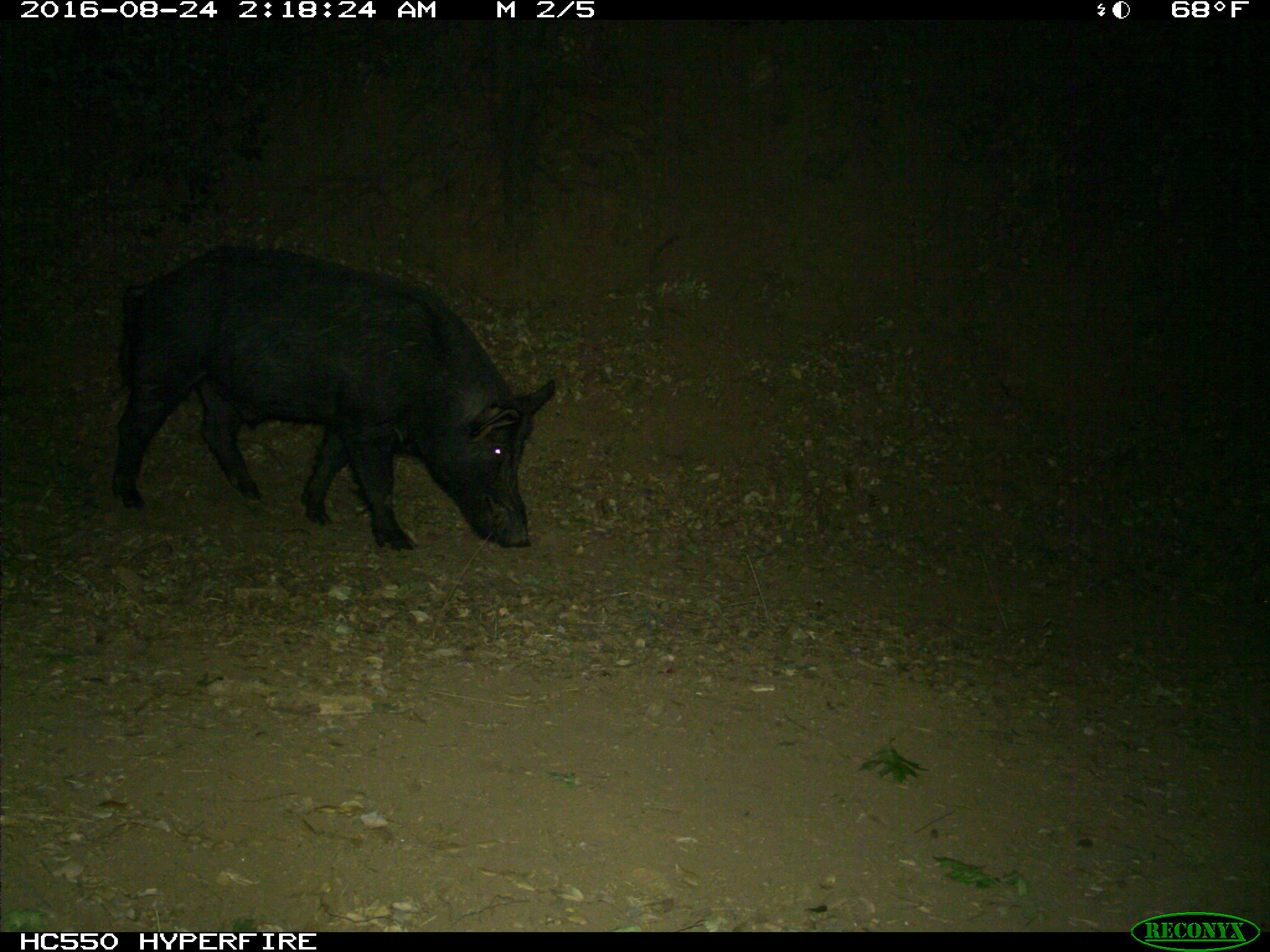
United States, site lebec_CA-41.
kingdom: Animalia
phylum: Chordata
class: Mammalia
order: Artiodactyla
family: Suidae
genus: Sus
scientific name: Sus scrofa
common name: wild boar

* * *

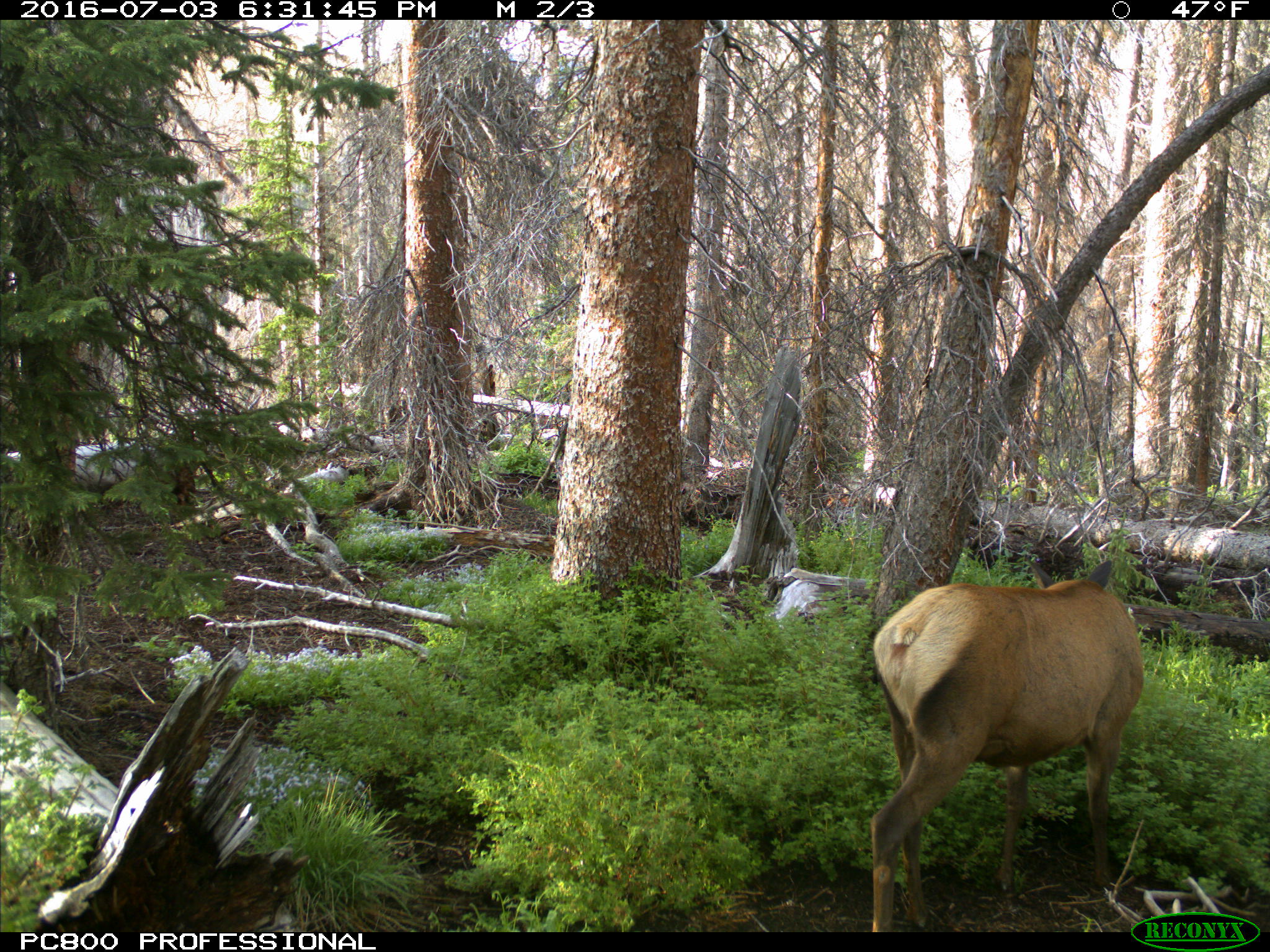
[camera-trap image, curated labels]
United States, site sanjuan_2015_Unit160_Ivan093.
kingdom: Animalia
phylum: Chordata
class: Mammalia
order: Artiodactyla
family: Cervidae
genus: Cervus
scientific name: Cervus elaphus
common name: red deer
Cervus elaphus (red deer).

* * *

__What the task asks__:
The line above containing "United States, site lebec_CA-41.", the line containing "common name: wild boar", and every line between them are to be transcribed exactly; no other line is wanted.

__Solution__:
United States, site lebec_CA-41.
kingdom: Animalia
phylum: Chordata
class: Mammalia
order: Artiodactyla
family: Suidae
genus: Sus
scientific name: Sus scrofa
common name: wild boar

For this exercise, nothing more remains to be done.